Carissa Smith, who was sent to Australia for adoption in 1986, believes her records contain inconsistencies and that important information about her identity has been altered or lost.
“Like many adoptees, I have spent years trying to piece together my own history from incomplete records,” she said.
“What gives me hope is that, for the first time, Australia is formally examining its own role in these adoptions. This investigation is not just about paperwork. It is about understanding the lifelong impact these practices have had on adoptees and their families.
“I hope it will help answer difficult questions about whether Australian authorities recognised warning signs, how decisions were made, and whether more could have been done to protect children.”
Kim said adoptees would continue to push for the Australian inquiry to go beyond the 1999 cutoff, which was the same one used in the South Korean inquiry.

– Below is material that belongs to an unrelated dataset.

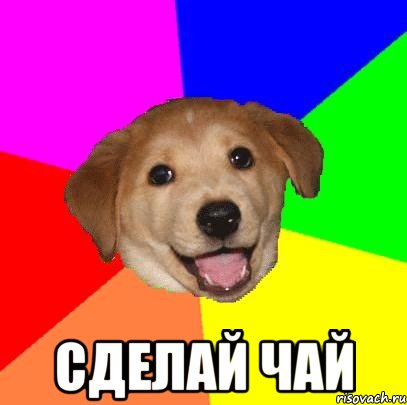  сделай чай, Мем Advice Dog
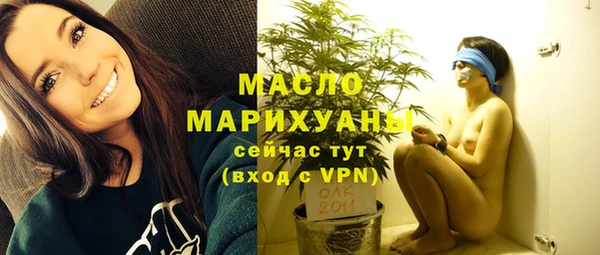 герыч Наволоки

“The Commonwealth’s expanded role in intercountry adoption from 1999 onwards warrants its own scrutiny,” she said.
This masthead has previously revealed that former NSW government social worker Josie McSkimming raised internal concerns about Eastern Social Welfare Society practices, and the vetting processes for adoptive parents undertaken by the state’s adoption branch, when she was an employee there in the 1980s.
She also disclosed how she and her husband, who was not a department employee, were tasked with escorting two South Korean toddlers on a flight home from Seoul to their new lives in Australia following a 1984 work trip to meet Eastern Social Welfare Society representatives.
In October, South Korean President Lee Jae Myung issued an apology on behalf of the country to adoptees and their families for the failures in the adoption program.
In February, the country’s Truth and Reconciliation Commission reopened its investigation into the program and began accepting new cases after its previous mandate ended with more than 2000 complaints unresolved.